Cuatro artistas de la galería: Carlos Arnaiz, Kirin, Fidel Sclavo y Eduardo Stupía han realizado trabajos sobre papel, dentro del estilo y modalidad de cada uno, que entablan un diálogo con la obra de Sarah Grilo. Son realizaciones escriturales, en consonancia con las creaciones de Grilo, auténticas cartas de admiración y homenaje.
Desde su llegada a Nueva York, donde se instala con su marido, José Antonio Fernández-Muro en el año 1962, Sarah Grilo cambia radicalmente su imagen pictórica. Hasta entonces su obra está impregnada por una geometría muy austera en su lineamiento formal pero muy rico y variado en su cromatismo osado, por momentos rico y exuberante. Esta tensión entre el rigor formal y la fantasía lúdica y musical de su paleta signará sus cuadros de la década del cincuenta.

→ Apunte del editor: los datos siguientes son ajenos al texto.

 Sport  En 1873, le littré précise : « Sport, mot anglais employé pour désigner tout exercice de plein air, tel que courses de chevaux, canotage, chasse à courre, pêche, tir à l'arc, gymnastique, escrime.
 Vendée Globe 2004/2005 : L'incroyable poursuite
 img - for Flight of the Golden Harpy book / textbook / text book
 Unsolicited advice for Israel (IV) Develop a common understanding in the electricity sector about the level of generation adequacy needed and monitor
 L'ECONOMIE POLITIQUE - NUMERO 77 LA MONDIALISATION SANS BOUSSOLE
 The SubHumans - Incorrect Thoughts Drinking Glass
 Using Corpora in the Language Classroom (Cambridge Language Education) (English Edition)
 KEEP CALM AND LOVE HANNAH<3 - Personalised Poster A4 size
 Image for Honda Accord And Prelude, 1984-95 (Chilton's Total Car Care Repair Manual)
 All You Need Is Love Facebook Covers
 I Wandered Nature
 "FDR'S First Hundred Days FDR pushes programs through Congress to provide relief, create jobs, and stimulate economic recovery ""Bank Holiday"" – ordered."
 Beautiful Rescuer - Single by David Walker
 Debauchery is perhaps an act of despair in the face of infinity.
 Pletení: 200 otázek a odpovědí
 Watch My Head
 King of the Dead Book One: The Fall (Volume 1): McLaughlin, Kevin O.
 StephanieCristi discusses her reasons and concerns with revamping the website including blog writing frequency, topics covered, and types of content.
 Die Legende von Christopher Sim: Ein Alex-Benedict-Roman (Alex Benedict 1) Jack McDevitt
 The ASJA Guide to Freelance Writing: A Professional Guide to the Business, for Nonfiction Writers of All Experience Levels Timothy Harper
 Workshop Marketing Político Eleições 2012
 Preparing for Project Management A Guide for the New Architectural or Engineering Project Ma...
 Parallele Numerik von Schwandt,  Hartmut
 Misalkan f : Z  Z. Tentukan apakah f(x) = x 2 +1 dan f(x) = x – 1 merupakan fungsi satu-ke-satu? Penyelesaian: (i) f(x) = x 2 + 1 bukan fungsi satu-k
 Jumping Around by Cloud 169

Desde el principio, la obra de Sarah Grilo es sumamente personal y es difícil vincularla a una escuela o a un artista en particular.
Pero la ciudad de Nueva York ejerce una notable influencia en su manera de concebir la pintura. De la interioridad poética -extremadamente subjetiva- de su obra hasta ese momento, pasa a atender y registrar muy fuertemente el mundo que la rodea. La ciudad, sus calles, los muros escritos, esgrafiados, las luces, el frenesí neoyorkino la deslumbran por completo. “Desde el principio, Nueva York me fascinó. Caminaba todo el día, deslumbrada. Registraba todo lo que veía. Iba pintando mentalmente (sic) mi recorrido por Manhattan y al final del día, de regreso en el estudio pintaba lo que había visto”. Esta simultaneidad de formas vagamente arquitectónicas, de carteles callejeros, de energía urbana, transmutada en línea y color, son los elementos que componen sus cuadros y sus dibujos de esos años. Esas fueron sus imágenes, desde entonces y hasta el final de su vida. La ciudad escrita, los carteles publicitarios y los graffiti fascinaban a Sarah Grilo.